*PROBLEM TO WORK ON*
Transcribe the lines below exactly, beginning with the line that holds "City Colonization Colony" and ending with the final line, both included. Pictures are to be left out.

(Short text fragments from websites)
╔══
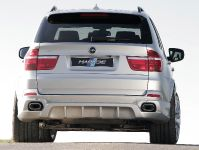 Hartge BMW X5, 6 of 8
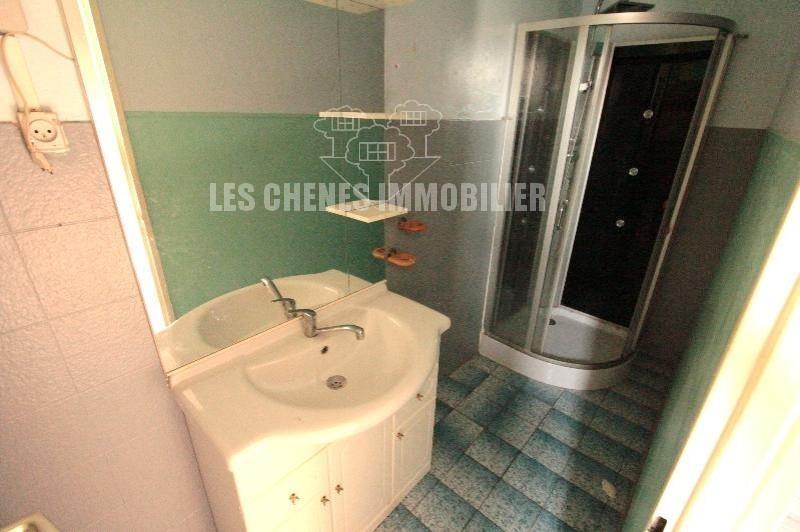 acheter maison 3 pièces 70 m² homécourt photo 3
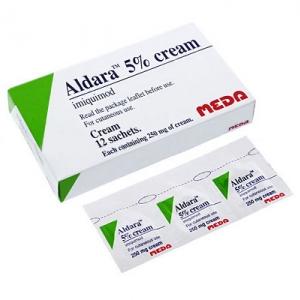 ยารักษาหูดหงอนไก่ Aldara Cream 5% (1 กล่อง 12 ซอง)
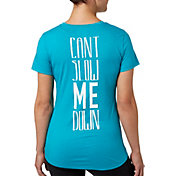 Reebok Women's Can't Slow Me Down Graphic T-Shirt
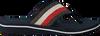 blauwe TOMMY HILFIGER Slippers ELEVATED CORPORATE BEACH SANDA  - small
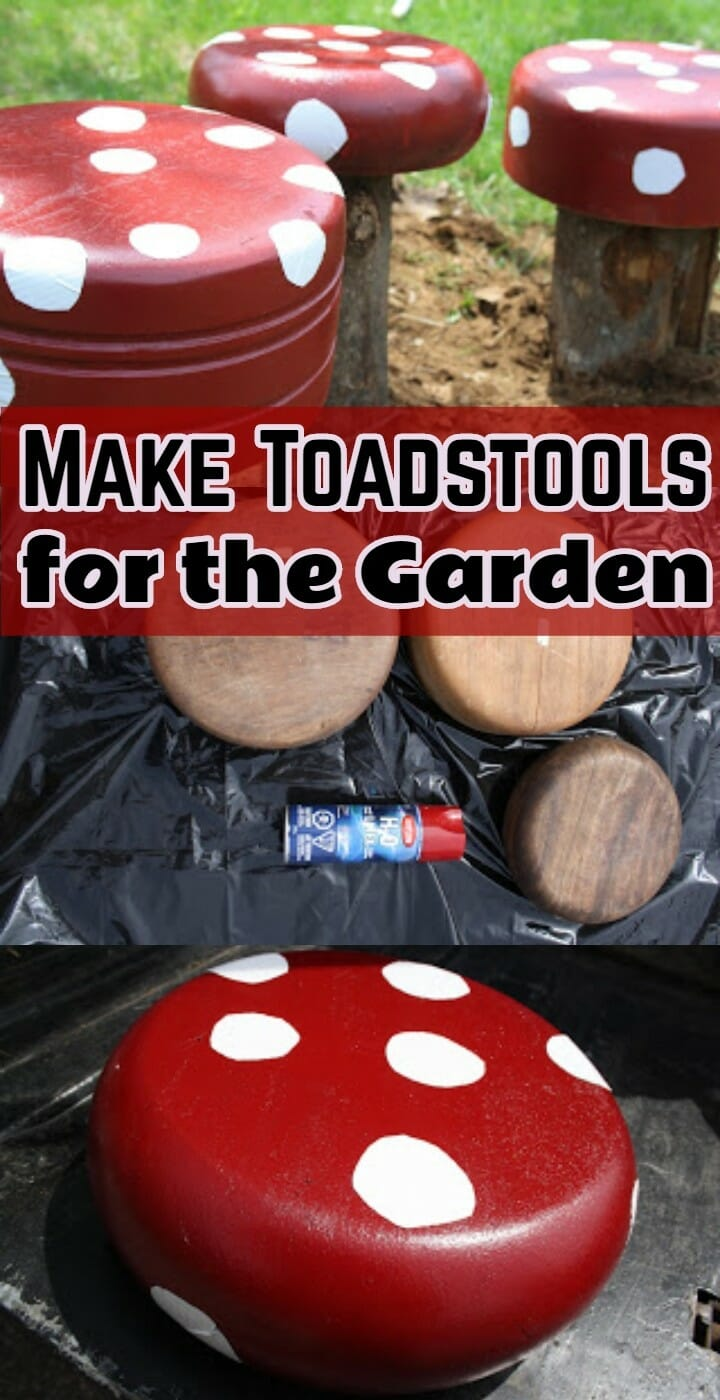 Make Toadstools for the Garden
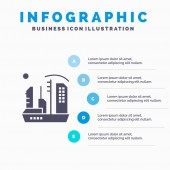City Colonization Colony Dome Expansion Solid Icon Infograph
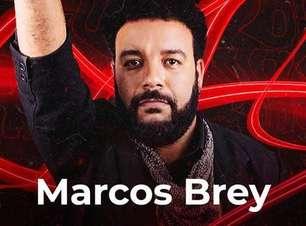 Confira o som de Marcos Brey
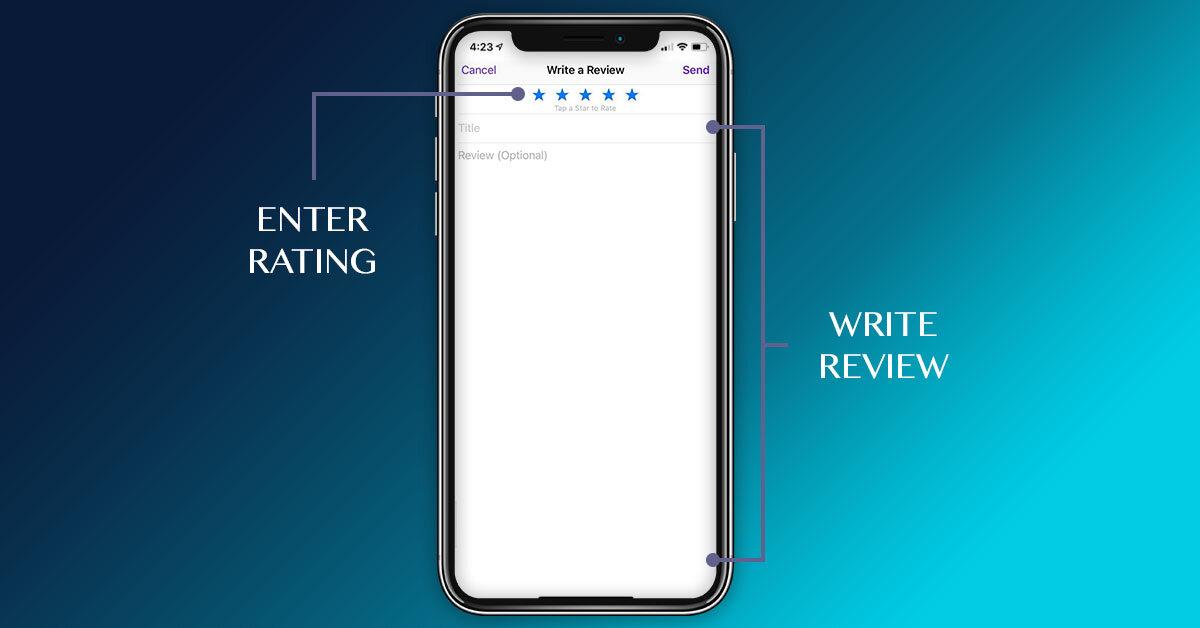 BB_R&R_Write a Review.jpg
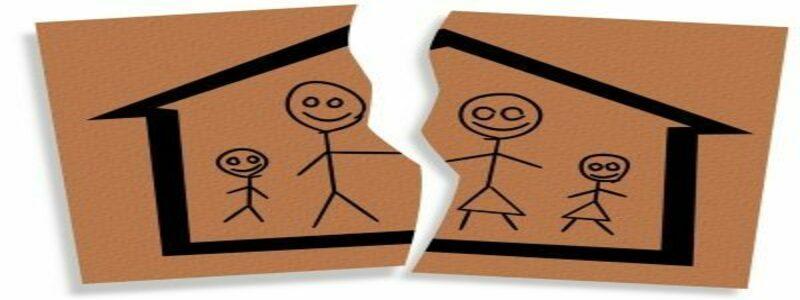 развод по временной прописке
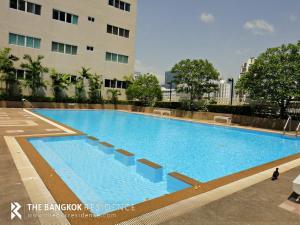 For SaleCondoSukhumvit, Asoke, Thonglor : Hot Price!! Grand Park View Asoke @3.3MB -  Fully Furnished, 600m from BTS Asoke, MRT Sukhumvut
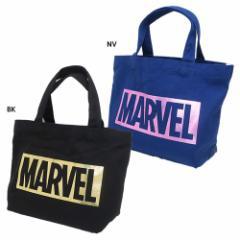 MARVEL ランチバッグ ミニ トートバッグ BOXロゴ 2nd マーベル 30×20×10cm キャラクター グッズ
╚══
*RESULT OF THE EXERCISE*
City Colonization Colony Dome Expansion Solid Icon Infograph
 Confira o som de Marcos Brey
 BB_R&R_Write a Review.jpg
 развод по временной прописке
 For SaleCondoSukhumvit, Asoke, Thonglor : Hot Price!! Grand Park View Asoke @3.3MB -  Fully Furnished, 600m from BTS Asoke, MRT Sukhumvut
 MARVEL ランチバッグ ミニ トートバッグ BOXロゴ 2nd マーベル 30×20×10cm キャラクター グッズ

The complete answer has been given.